In any event, once you’ve got the historical labor force participation rate, then all you need to do is multiply that by the civilian adult non-institutional population to derive the size of what should be the current labor force.
You then divide that into the size of the “Employed” population to come up with the unemployment rate.
The equation for all this would be:
1. Population x Participation Rate = Labor Force,
2.- (Labor Force/Employed) + 1 = Unemployment Rate
So, using this last month’s unemployment figures:
238704 * .662 = 158022
-(139323/158022 ) + 1 = 11.8%
And that’s how it’s done…assuming you correctly set up your Excel spreadsheet. As I was writing the formulas above, I noticed that the Excel spreadsheet had the division backwards, and was inflating the unemployment rate. I’ve corrected the post below on the Jan Unemployment Situation.
While I learned about figuring the average, all it does is pique further interest in determining the number of individuals who are underemployed or have simply given up and have dropped off the statistical graph.
How would you address those two questions and solve for both?
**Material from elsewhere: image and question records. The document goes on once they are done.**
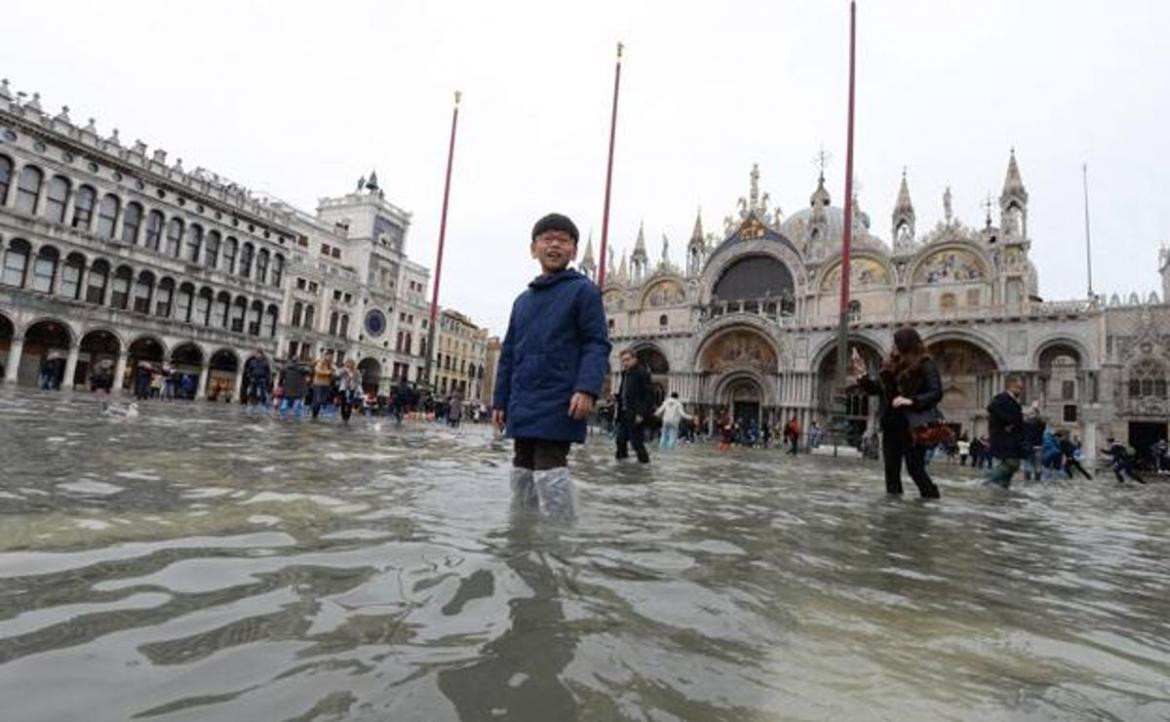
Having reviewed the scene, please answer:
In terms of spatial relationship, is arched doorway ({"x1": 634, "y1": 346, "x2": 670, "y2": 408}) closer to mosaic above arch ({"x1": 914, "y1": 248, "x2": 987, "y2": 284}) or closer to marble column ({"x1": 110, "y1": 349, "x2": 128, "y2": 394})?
mosaic above arch ({"x1": 914, "y1": 248, "x2": 987, "y2": 284})

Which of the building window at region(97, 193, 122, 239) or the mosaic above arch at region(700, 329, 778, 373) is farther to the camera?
the mosaic above arch at region(700, 329, 778, 373)

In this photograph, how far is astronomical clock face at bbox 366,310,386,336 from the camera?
52125 mm

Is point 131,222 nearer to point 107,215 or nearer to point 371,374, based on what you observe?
point 107,215

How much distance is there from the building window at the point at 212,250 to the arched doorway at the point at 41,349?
335 inches

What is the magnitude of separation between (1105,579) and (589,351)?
272 centimetres

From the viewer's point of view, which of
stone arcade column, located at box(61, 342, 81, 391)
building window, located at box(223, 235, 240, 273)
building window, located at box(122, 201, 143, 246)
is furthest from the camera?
building window, located at box(223, 235, 240, 273)

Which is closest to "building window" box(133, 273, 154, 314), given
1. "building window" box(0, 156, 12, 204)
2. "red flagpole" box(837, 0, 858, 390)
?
"building window" box(0, 156, 12, 204)

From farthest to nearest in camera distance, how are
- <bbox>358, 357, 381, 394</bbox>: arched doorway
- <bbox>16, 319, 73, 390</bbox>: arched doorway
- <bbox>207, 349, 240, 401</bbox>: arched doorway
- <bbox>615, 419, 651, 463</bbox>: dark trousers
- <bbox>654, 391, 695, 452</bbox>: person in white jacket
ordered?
<bbox>358, 357, 381, 394</bbox>: arched doorway, <bbox>207, 349, 240, 401</bbox>: arched doorway, <bbox>16, 319, 73, 390</bbox>: arched doorway, <bbox>654, 391, 695, 452</bbox>: person in white jacket, <bbox>615, 419, 651, 463</bbox>: dark trousers

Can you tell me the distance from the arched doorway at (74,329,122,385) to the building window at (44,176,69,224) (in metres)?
5.82

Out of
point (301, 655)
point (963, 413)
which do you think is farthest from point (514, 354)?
point (963, 413)

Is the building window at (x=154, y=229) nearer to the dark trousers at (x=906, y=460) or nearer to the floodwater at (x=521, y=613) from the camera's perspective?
the floodwater at (x=521, y=613)

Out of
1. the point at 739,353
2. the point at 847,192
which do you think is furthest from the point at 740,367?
the point at 847,192

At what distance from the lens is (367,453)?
281 inches

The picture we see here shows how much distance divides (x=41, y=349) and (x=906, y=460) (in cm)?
3977
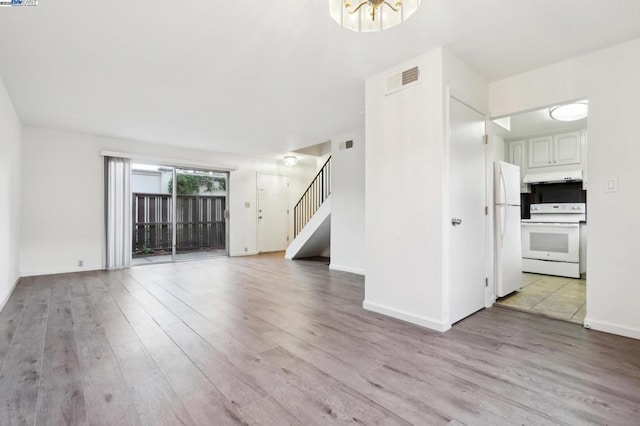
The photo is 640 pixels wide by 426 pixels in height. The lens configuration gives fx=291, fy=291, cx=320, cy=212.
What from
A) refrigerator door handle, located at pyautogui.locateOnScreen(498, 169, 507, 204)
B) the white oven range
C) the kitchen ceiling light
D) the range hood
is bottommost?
the white oven range

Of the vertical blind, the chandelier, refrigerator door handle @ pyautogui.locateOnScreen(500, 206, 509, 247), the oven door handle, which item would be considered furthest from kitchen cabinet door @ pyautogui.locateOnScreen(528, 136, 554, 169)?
the vertical blind

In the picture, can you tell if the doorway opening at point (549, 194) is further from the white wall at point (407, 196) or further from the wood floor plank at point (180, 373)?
the wood floor plank at point (180, 373)

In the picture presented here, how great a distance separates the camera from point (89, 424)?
1.41m

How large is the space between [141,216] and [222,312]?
5591 millimetres

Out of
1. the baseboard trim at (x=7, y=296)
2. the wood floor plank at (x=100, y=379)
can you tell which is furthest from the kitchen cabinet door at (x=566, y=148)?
the baseboard trim at (x=7, y=296)

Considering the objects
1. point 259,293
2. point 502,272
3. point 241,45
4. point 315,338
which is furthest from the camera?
point 259,293

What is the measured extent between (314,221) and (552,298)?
4146 millimetres

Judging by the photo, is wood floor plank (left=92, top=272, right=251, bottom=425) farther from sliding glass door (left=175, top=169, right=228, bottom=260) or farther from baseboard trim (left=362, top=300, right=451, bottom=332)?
sliding glass door (left=175, top=169, right=228, bottom=260)

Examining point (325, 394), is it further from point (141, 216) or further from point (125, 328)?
point (141, 216)

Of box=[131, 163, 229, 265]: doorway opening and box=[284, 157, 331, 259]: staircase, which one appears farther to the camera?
box=[131, 163, 229, 265]: doorway opening

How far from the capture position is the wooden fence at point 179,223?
732 centimetres

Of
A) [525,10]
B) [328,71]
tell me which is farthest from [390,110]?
[525,10]

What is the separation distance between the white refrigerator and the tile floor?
0.50ft

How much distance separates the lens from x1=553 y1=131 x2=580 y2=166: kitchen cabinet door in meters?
4.81
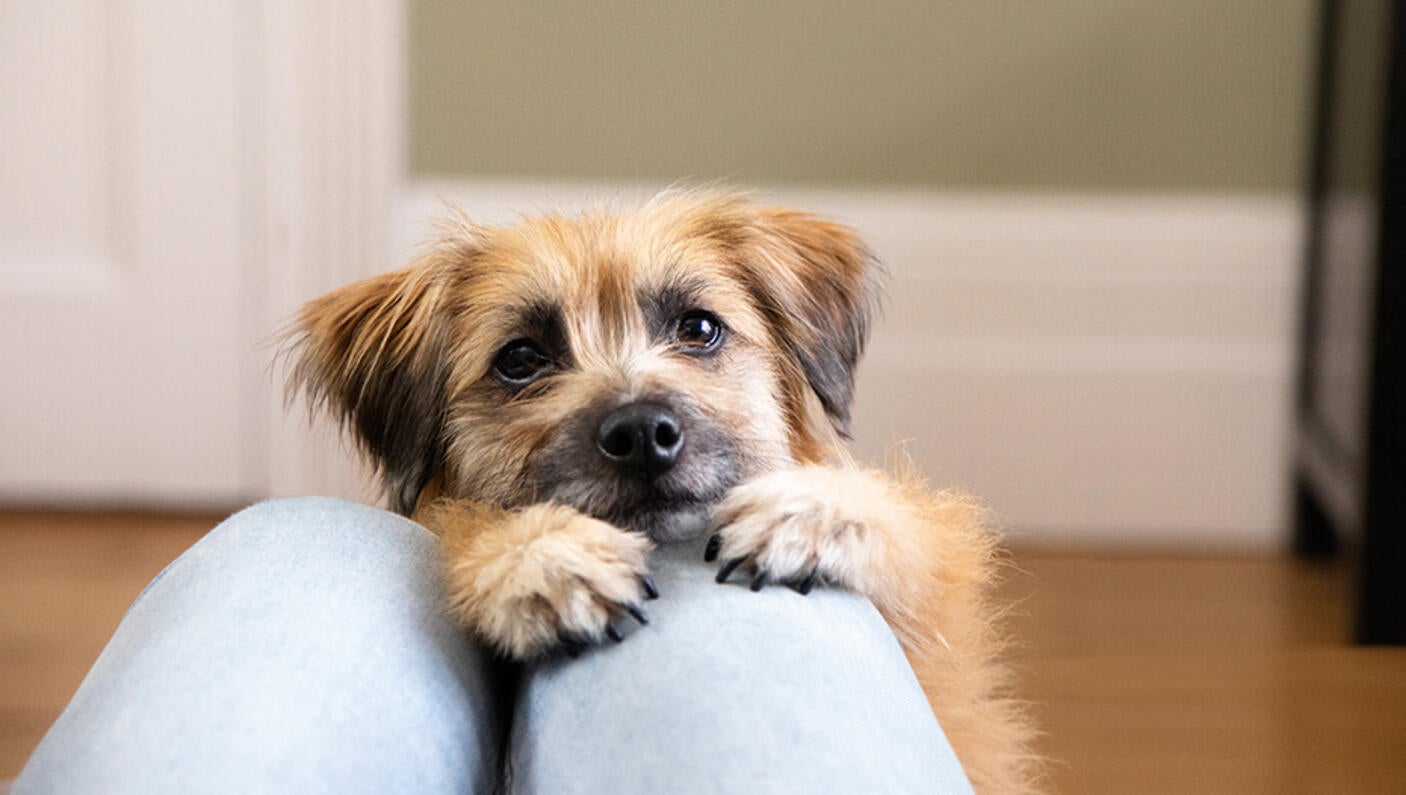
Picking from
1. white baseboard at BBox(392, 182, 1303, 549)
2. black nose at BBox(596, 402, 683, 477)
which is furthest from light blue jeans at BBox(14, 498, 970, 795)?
white baseboard at BBox(392, 182, 1303, 549)

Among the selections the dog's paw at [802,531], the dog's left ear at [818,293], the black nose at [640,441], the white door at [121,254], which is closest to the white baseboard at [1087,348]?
the white door at [121,254]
First, we already have a measure on unemployment that covers under-employment/part-time work, called the U-6, which already part of every monthly release. The BLS already does that work about as well as can be expected, so there’s no reason for me to reproduce it. As for those who’ve just dropped out of the labor force, we already see that on a monthly basis via the participation rate, and the labor force size that the BLS reports.
What we don’t know is why people are dropping out of the labor force. The “A” tables keep tabs on the number of discouraged workers, but we don’t have any read on who just decided to retire, or whose spouse got sick and needs them home to care for them, or who just thought taking up mainlining China White would be a good way to pass the time, or whatever.
Ultimately, if they’re out of the labor force, they’re no longer of concern to the statisticians at the BLS. What it really boils down to is how you define the “labor force” and that’s a pretty subjective measure, no matter how you cut it. The BLS has decided that if you’re not employed or actively looking for work, you’re not in the labor force. I’m sure there’s any number of people who would be in the current labor force under different circumstances, or who’ve been in it in the past, and who will be in it in the future. But I don’t know how you’d inquire into those myriad of reasons people aren’t in the labor force this month, and come up with a way to quantify that.